Monday, March 14, 2016

Soul Chocolate: It's All About the Roast

Soul Chocolate is one of Canada's newest bean-to-bar chocolate makers, having started up in the Toronto area in 2015. From Soul's social media accounts, we can see that the chocolate makers, Katie and Kyle, are beautiful and young, and give off a vibe of 70's-style hippy. They seem ultra cool, which shows up in their funky artistic packaging, and new-wave chocolate bar sizes that fit perfectly into  'natural' looking tasting boxes. I was a fan before I even tasted their chocolate.

Like most start-up bean to bar chocolate makers, Katie and Kyle offer just a few select chocolate bars.  They are sourcing beans from: Madagascar, Papua New Guinea and Venezuela. With Madagascar known for its citrus and fruity notes, Papua New Guinea for its smoky and fruit taste, and Venezuela for its straight-up chocolate flavour, this line-up is ideal for any chocolate origin tasting.

Upon tasting all three, I can sum up this chocolate maker's selection as a "dark roast" style of chocolate (see below for tasting notes). The heavy roast on the cocoa beans is at the forefront of each chocolate bar, setting the tone for the taste.  If you read my series on Fresco Chocolate, and how the roast level affects the flavour, you'll understand that the roast is an important consideration when making chocolate. And although a darker roast may mask some of the citrus and berry flavours in the Madagascar chocolate, I don't mind the dark roast taste at all.

The website and packaging show that Katie and Kyle appreciate the cocoa bean roasting process; in fact the website URL is soulroasters.com, and it describes their dream of "owning a beautiful barn in the country-side where they can roast cacao". Moreover, the shipping box that holds Soul's tasting bars clearly states "Roasted with love in Ontario, Canada". So before tasting the chocolate, I knew roast was important to these chocolate makers.

If you haven't heard about or had the chance to try Soul Chocolate yet, I recommend you check their website. The chocolate is now online, available in six-pack tasting sets for $30. I am looking forward to seeing how this small business progresses in the world of bean to bar chocolate. This month, we can help them progress by voting for Soul Chocolate to win grant money to expand, see here for more details.

My Soul Chocolate Tasting Notes:

Overall, the chocolate texture is smooth with only a hint of rustic edge. There is very low acidity in each chocolate bar, and a strong roast flavour.  The line-up of single origin tasting bars was well chosen by Soul - it highlights the differences in flavour between cocoa growing regions.
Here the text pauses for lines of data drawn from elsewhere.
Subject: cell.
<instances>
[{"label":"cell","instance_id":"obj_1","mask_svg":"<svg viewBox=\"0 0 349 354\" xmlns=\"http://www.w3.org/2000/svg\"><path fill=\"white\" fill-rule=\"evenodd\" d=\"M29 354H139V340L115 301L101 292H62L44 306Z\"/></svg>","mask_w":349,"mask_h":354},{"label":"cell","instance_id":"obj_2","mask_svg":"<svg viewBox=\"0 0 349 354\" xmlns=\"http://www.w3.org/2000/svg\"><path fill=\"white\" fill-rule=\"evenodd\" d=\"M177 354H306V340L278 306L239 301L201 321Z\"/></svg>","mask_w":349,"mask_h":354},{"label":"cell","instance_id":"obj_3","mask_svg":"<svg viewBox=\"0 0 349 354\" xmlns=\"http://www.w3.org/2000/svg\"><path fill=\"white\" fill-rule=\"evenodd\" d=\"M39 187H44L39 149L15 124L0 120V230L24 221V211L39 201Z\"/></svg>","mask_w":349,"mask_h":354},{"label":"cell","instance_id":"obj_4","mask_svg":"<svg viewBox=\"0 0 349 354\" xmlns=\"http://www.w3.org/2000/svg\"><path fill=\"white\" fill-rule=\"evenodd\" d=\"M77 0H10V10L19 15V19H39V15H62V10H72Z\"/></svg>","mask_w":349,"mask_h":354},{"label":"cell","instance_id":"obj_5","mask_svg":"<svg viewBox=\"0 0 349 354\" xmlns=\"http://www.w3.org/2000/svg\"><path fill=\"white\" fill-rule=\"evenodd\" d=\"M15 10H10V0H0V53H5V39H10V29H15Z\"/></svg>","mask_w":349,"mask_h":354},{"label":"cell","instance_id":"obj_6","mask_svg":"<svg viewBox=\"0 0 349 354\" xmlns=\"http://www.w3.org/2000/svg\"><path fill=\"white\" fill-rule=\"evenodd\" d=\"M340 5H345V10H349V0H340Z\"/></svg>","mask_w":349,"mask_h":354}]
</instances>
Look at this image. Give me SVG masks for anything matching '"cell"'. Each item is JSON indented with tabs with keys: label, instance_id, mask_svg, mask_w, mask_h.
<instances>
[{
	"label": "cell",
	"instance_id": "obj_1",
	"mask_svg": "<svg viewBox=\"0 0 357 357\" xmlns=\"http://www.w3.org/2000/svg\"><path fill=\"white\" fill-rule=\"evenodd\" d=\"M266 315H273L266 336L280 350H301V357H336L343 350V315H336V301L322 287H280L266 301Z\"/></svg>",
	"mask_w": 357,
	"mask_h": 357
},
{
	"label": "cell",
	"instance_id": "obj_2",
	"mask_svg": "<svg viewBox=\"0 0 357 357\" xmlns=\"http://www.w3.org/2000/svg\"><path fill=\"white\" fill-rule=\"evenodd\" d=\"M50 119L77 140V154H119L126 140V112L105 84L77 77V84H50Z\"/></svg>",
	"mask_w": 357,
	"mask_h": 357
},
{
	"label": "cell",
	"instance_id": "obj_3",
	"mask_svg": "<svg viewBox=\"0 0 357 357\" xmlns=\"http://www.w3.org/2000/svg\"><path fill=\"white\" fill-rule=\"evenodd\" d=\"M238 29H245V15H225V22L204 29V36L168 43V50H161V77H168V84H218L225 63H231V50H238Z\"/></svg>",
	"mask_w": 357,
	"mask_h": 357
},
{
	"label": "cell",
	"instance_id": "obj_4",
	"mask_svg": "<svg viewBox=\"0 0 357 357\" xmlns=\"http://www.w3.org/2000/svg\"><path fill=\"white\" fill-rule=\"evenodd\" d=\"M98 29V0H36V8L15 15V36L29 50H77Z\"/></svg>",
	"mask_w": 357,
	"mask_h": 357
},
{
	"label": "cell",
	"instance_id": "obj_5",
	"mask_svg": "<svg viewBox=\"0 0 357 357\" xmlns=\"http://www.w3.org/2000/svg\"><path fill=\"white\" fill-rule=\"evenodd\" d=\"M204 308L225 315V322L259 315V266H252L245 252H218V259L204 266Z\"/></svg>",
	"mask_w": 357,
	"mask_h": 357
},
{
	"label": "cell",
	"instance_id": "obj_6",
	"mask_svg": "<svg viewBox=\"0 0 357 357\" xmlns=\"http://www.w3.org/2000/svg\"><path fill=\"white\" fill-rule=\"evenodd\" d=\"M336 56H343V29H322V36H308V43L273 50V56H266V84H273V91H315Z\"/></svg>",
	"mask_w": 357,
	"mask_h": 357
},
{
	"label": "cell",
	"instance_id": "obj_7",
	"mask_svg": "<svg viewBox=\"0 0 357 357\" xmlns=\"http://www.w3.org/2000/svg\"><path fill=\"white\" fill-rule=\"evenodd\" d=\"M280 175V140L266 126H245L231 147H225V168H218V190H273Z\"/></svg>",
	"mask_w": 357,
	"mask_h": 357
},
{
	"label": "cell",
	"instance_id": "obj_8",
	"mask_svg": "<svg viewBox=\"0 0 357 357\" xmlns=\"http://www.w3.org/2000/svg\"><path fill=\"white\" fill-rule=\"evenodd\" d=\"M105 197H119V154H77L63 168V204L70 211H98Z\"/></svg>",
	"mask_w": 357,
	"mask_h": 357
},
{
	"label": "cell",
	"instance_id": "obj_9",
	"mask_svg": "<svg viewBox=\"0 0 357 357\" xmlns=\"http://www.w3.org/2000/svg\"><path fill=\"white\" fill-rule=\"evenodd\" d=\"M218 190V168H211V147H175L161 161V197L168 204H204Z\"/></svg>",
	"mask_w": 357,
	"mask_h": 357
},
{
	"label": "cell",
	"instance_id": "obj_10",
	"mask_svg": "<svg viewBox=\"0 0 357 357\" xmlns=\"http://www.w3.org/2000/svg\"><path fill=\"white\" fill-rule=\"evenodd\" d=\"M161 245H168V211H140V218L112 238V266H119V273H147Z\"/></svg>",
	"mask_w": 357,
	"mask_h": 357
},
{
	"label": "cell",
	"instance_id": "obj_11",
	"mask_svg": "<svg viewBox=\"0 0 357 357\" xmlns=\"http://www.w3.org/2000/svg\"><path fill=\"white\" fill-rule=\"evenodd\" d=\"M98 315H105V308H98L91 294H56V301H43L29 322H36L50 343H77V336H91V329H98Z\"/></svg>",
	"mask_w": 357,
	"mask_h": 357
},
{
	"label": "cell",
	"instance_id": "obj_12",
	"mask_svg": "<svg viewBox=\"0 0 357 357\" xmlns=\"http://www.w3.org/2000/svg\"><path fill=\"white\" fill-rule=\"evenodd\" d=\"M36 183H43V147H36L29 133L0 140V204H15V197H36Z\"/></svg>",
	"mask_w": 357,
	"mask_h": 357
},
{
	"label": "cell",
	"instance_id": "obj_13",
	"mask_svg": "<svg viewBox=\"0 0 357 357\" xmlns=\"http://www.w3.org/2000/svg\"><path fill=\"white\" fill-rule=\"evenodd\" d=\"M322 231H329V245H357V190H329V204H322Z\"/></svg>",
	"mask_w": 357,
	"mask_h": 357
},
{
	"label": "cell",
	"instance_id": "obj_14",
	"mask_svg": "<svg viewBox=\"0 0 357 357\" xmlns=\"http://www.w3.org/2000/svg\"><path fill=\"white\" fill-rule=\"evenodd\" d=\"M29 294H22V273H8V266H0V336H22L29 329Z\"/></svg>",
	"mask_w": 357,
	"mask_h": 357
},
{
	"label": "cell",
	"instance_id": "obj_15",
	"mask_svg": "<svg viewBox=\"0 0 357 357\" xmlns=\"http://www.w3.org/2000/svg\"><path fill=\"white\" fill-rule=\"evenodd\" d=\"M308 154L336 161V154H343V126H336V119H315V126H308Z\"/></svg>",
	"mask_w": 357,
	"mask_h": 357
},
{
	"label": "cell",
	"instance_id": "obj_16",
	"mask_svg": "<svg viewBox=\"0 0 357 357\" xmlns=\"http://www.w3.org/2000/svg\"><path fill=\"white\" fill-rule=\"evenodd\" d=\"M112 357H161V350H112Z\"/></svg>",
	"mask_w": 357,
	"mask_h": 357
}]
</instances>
Soul's Madagascar 70% dark chocolate: a little less fruity than I am used to with Madagascar, although there is some citrus flavour, the strong roast flavour is the more noticeable taste.  And although mild, there is just enough berry flavour to make me think of a forkful of dense chocolate fudge cake with a thin coating of raspberry puree on top. Batch: 1217, 1 oz/28g, ingredients: cacao (77%), cane sugar (23%).

Soul's Papua New Guinea 77% dark chocolate: At first there is a fruit taste, then roast flavour takes over, and then the flavours fade off to a distinct smoke flavour. It might be fruitier than Soul's Madagascar chocolate. This chocolate is quite bold flavoured, and a little acidic (in a good way), but may benefit from a longer conche. However, I quite enjoyed the unique taste. Batch: 1217, 1 oz/28g, ingredients: cacao (70%), cane sugar (30%).

Soul's Venezuela 75% dark chocolate: Again a roast is the predominant flavour, which melts away to a chocolate pudding* or dark chocolate gelato taste*. Soul's tasting notes on the package mention hazelnut, which I tasted only slightly (and I may have been influenced by reading the tasting notes on this one). I also found it sweet and bright in a milk way.  Batch: 1217, 1 oz/28g, ingredients: cacao (75%), cane sugar (25%).

*The combination of corn starch and cocoa powder are what make a distinct pudding, commercial ice cream, or even dark chocolate gelato taste, which is why this is different than simply a 'chocolate' taste. Make and compare this no-corn starch chocolate ice cream recipe and this gelato recipe to understand the taste differences (if you don't have an ice cream maker, pour into cups and let set for several hours to make pudding, or drink them like hot chocolate, or you can make popsicles out of them!).

Overall impression and taste of Soul Chocolate: Uber cool chocolate with a great taste. Looking forward to seeing what might yet come from these chocolate makers.